The doomers look at one frame of the film and call it the whole movie. They see tasks being automated and stop the clock right there, ignoring every single historical instance where that same story continued to a far more positive ending. That is not analytical rigour. That is an incomplete argument dressed up as prophecy.
A Future Worth Believing In
Step back from the noise for a moment. Look at what is actually being built right now, all around us.
AI tools are helping researchers identify potential treatments for diseases that have stumped medicine for decades. They are helping small business owners compete with organisations fifty times their size. They are helping students who could never afford a private tutor get personalised educational support for the first time. They are helping engineers design clean energy systems that were previously too computationally complex to model. They are helping writers, artists, and musicians explore creative territory they had only ever imagined in the abstract.
This is not the preamble to a catastrophe. This is the opening chapter of something genuinely extraordinary.
Yes, there will be jobs that fade and transform. There will be a period of rebalancing as the labour market adjusts to new possibilities, as it always has before. Some of that rebalancing will be uncomfortable, and it matters enormously that we approach it with compassion and practical support for the people navigating it. None of that makes the overall trajectory anything other than deeply positive.
The generations who grew up in the age of the tractor, and then the age of electricity, and then the age of the computer, did not inherit a diminished world. They inherited a world of abundance that their great-grandparents could not have imagined. The generation growing up in the age of AI deserves the same expectation of extraordinary possibility. Because the evidence, history, economics, and current data all point in the same direction.
The future is not something to be feared into a defensive crouch. It is something to be built, deliberately and hopefully, by people who understand that human ambition has never once, in all of recorded history, reached its final limit. We have always found a new horizon to chase. This time will be no different. And this time, we will have better tools than ever before to chase it with.
Let the fearful shout as loudly as they like. The builders are already at work.
Sources
- Jevons, W.S. (1865). The Coal Question. Wikipedia overview: https://en.wikipedia.org/wiki/Jevons_paradox
- US Department of Agriculture, Economic Research Service.

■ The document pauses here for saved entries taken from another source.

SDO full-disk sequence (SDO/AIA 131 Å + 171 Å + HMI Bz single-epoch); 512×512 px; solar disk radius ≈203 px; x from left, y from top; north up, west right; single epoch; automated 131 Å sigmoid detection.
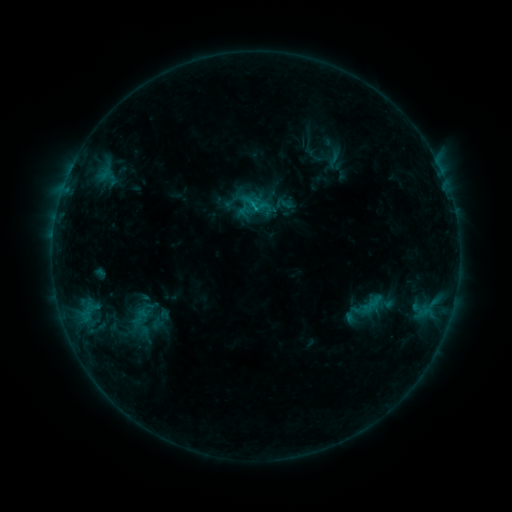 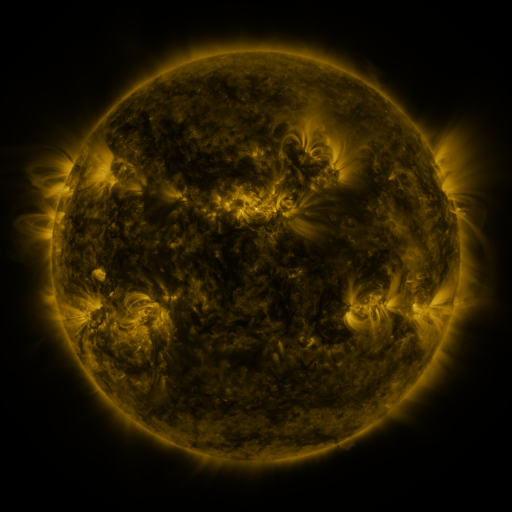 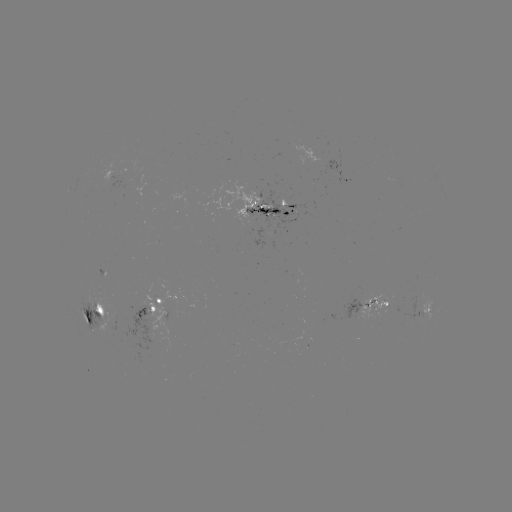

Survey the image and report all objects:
sigmoid: (275, 195, 293, 213)
sigmoid: (129, 308, 151, 323)
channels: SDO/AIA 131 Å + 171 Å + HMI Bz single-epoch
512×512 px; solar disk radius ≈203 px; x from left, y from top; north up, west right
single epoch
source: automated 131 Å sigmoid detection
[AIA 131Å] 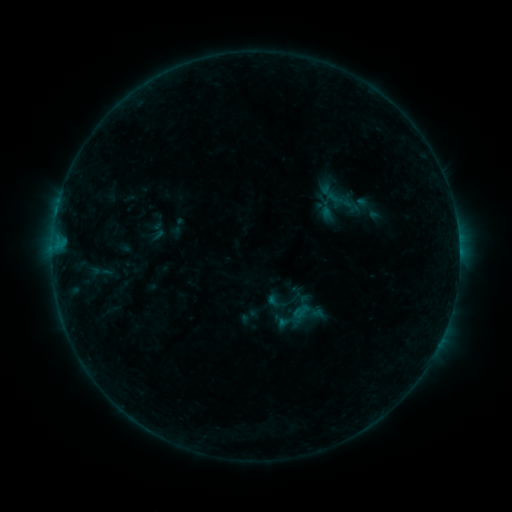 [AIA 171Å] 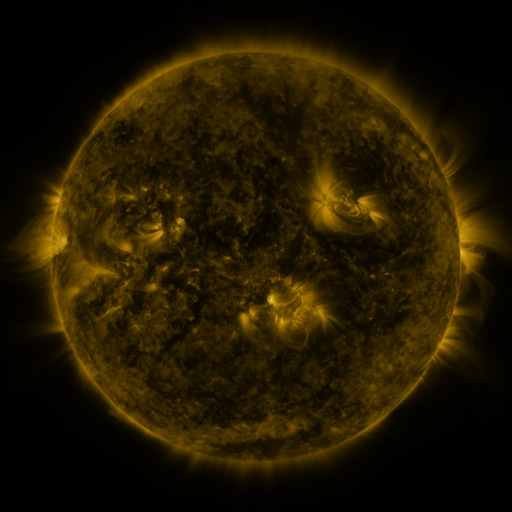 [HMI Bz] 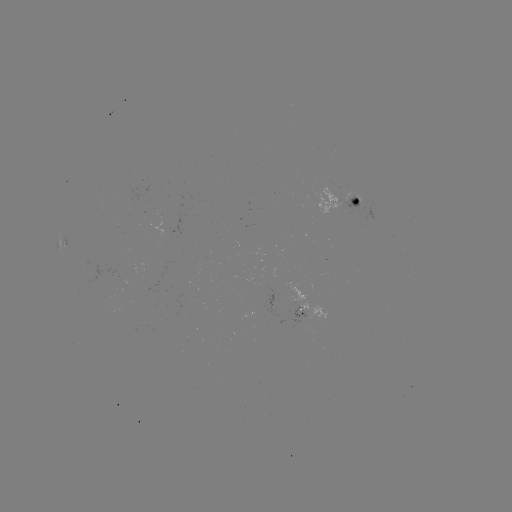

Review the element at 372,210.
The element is sigmoid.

Agricultural employment historical data: https://www.ers.usda.gov/topics/farm-economy/farm-labor/
- US Energy Information Administration. History of electrification and manufacturing productivity: https://www.eia.gov/electricity/data.php
- Yale Budget Lab. “Tracking the Impact of AI on the Labor Market,” April 2026: https://budgetlab.yale.edu/research/tracking-impact-ai-labor-market
- David George, Andreessen Horowitz. “The AI Job Apocalypse Is a Complete Fantasy,” May 2026: https://www.a16z.news/p/the-ai-job-apocalypse-is-a-complete
Disclaimer: This article is intended for general informational and educational purposes only. It represents the author’s perspective and analysis of publicly available research and historical data. It does not constitute professional economic, career, or technology advisory guidance. Readers are encouraged to consult relevant specialists for decisions relating to career planning, business strategy, or workforce management.